Background: The percentage of patients receiving long-term treatment with acid suppressive drugs, mainly proton pump inhibitors, is higher than the prevalence of diseases that are commonly accepted as the proper indication for long-term proton pump inhibitor use.
Aim: To evaluate whether a patient-directed intervention (direct mail) reduced the prescription of antisecretory medication for dyspepsia in general practice.

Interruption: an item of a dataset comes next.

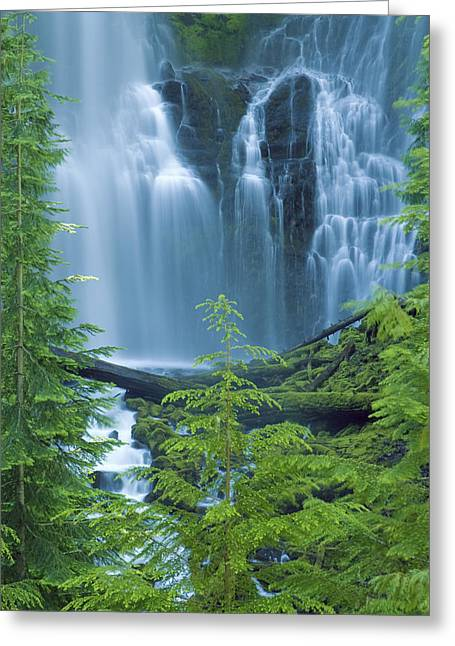 Amazing Greeting Cards - Lower Proxy Falls Greeting Card by Greg Vaughn - Printscapes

Methods: A cluster-randomized trial was performed. One hundred and thirteen chronic users of proton pump inhibitors were recruited by 20 general practitioners. An unsolicited information leaflet was sent to patients that suggested stopping or reducing the use of proton pump inhibitors. The number of patients who stopped or reduced proton pump inhibitor use was measured at 12 and 20 weeks after the intervention. Secondary outcome measures were dyspepsia symptom severity and perceived quality of life measured at 12 weeks after the intervention.
Results: Fourteen of the 59 (24%) intervention group patients stopped or reduced their use of proton pump inhibitors, compared with three of the 45 (7%) control group patients (relative risk ratio 3.56; CI 95%: 1.088-11.642). Dyspepsia symptom severity and quality of life did not change.
Conclusions: A simple patient-directed intervention reduced the volume of long-term prescriptions of proton pump inhibitors in patients with dyspepsia.